BIZTIPS - April 23, 2006
Biz Tips: Value of Networking Goes Beyond Business
Sunday, April 23, 2006
By Art Hill
I recently met a woman who is interested in staring a business. That's not unusual, but the more we talked, the clearer it became that she not only has an idea for her business, but also dozens of contacts here and in another country. In fact, her network of contacts will actually BE her business.
As I listened, she casually mentioned bankers, suppliers, partners, owners of related businesses, potential customers, even investors. She doesn't think of them that way ... yet. But pretty soon she will realize the power of her network to make her business a reality.
Sometimes we think of just our partners or employees as our business "team." That has never been the case and never will be, especially for small businesses. Our team includes our accountant and banker (finance department), our suppliers (production division), our customers (marketing group).

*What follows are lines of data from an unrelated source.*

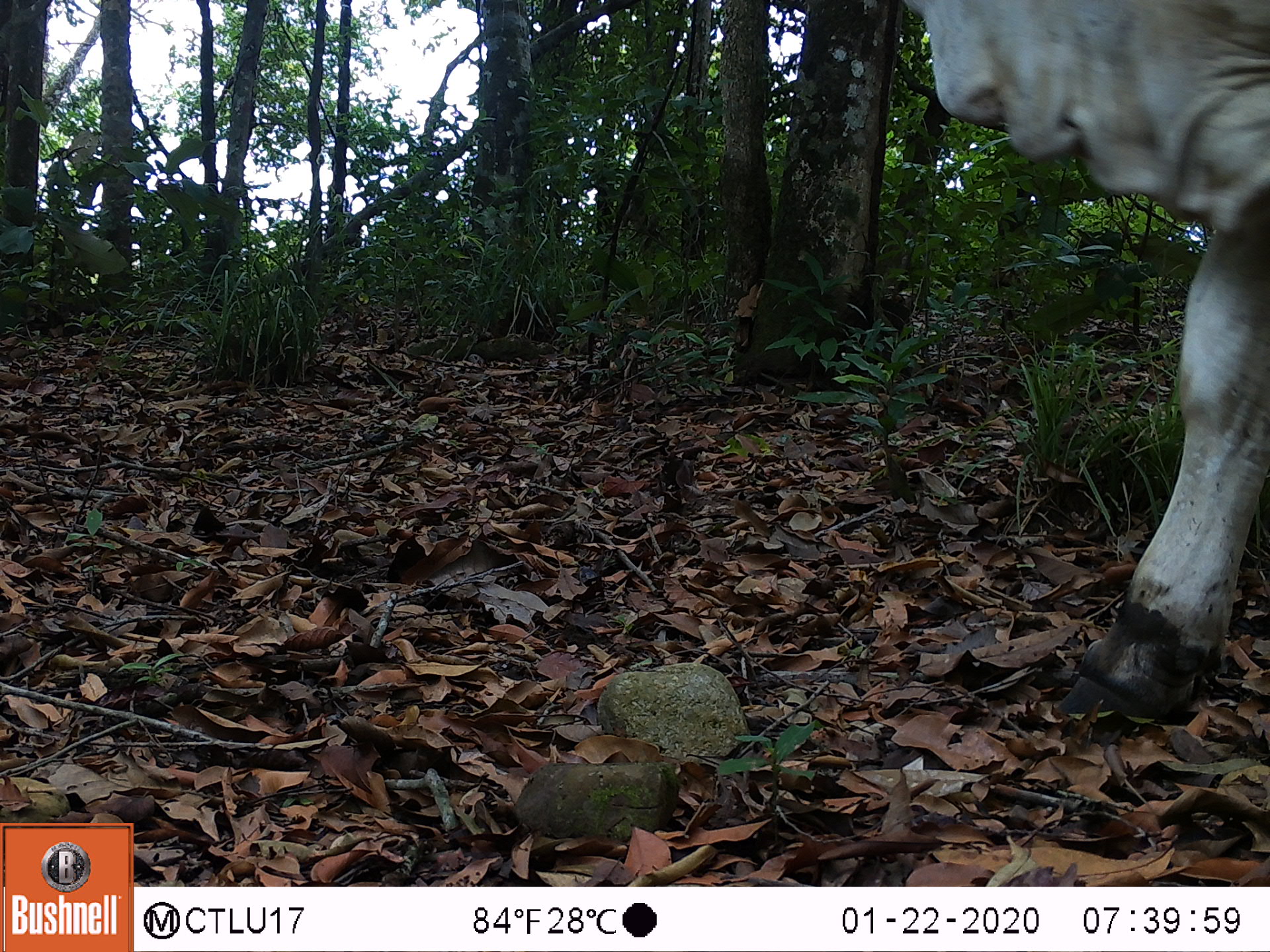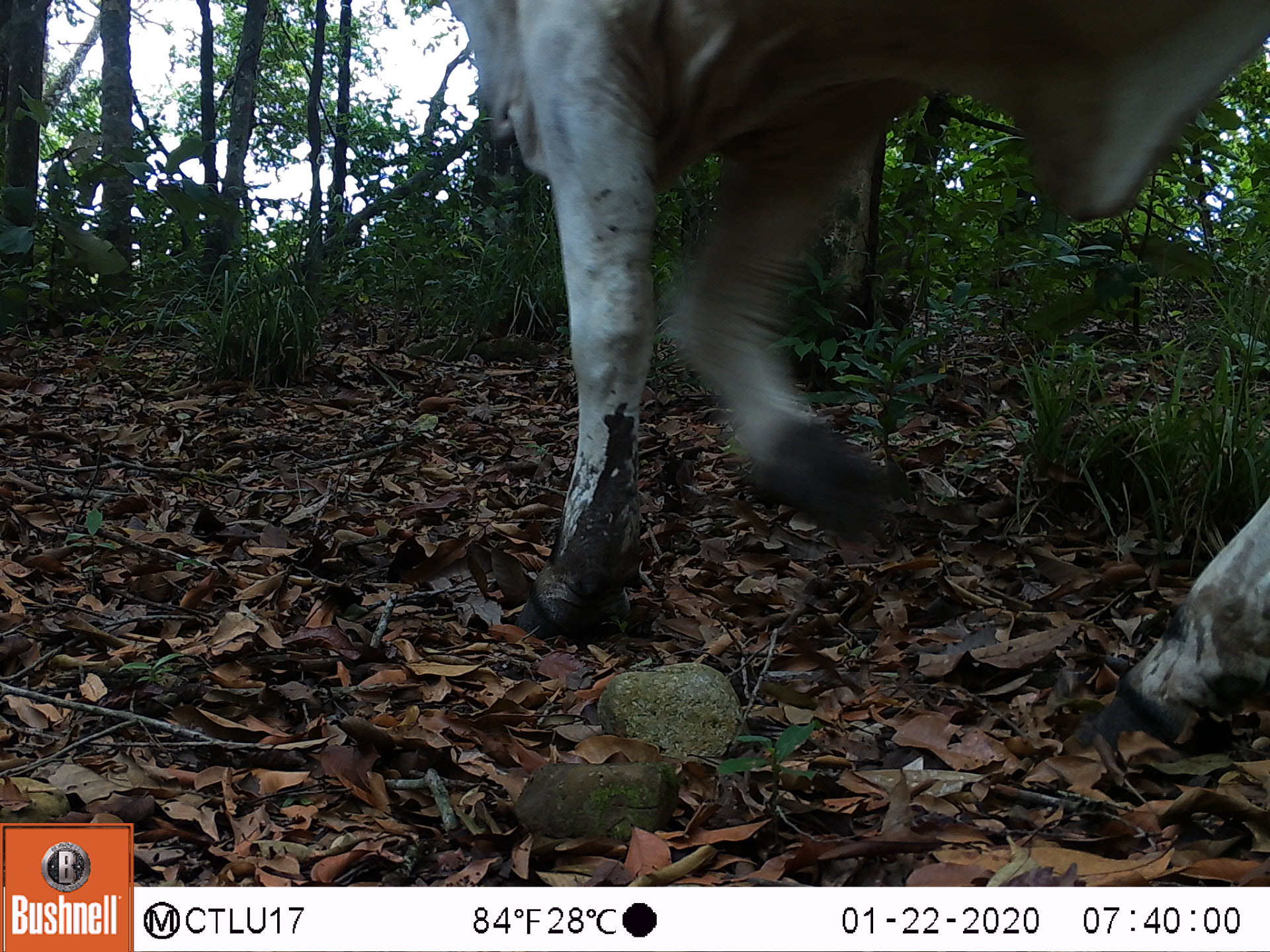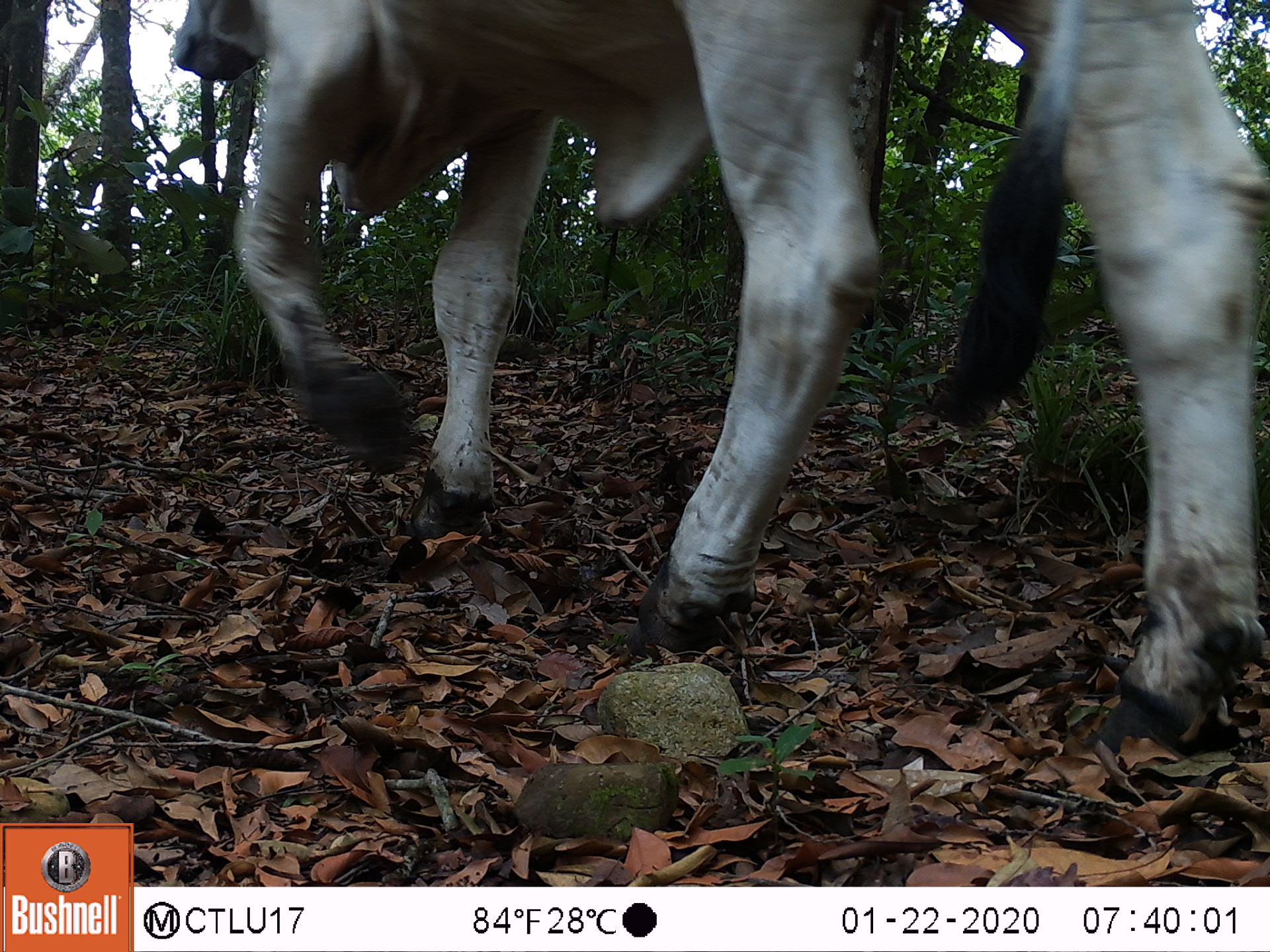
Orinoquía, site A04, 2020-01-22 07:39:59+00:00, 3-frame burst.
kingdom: Animalia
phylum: Chordata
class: Mammalia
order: Artiodactyla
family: Bovidae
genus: Bos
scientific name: Bos taurus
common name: cow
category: cattle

Some of the biggest companies were built on the small investment of a friend or family member. Some of the most valued employees are people we knew and trusted even before our business started. Bill Gates was coding software with a childhood buddy (Paul Allen) when they started Microsoft in 1975. And during his brief stay at Harvard, Gates lived down the hall from another pal -- Steve Ballmer, now Microsoft's CEO.
An experienced small business owner remarked recently that some of his colleagues in his current company are in eastern Oregon while others are in various states, and still others are outside the U.S. It reminded me that pieces of Boeing airplanes are now designed and built all over the world, then assembled in the U.S. When you fly, your aircraft has already been around the world -- before it was even built. The networks of people who built it are the real Boeing.
To bring this home, let's try a little exercise. Take a sheet of paper and start writing the names of people you know through your business (or job if you don't yet own a business). Be sure to include the people you called today, the ones whose e-mail you received or answered, the ones who supply products and services, the ones you see occasionally for lunch, and even your family. My guess is that one column wont be enough, but it may demonstrate that you already have a sizeable network.
In his book "The Tipping Point" Malcom Gladwell calls the Connector one of the most influential people in business (or any other walk of life). A Connector is a person who seems to know everybody. They might not understand how a product works or be able to convince someone to buy it, but they know several people who might be interested. Their network never quits, and neither does its value to their business.
So when you think about your network, think beyond the boxes on your org chart. Extend yourself through trade and professional associations, community organizations, new contacts around the country or around the world. Your business wins, you win, and your network wins. In the end, it really is about who you know. Open up your network and enjoy.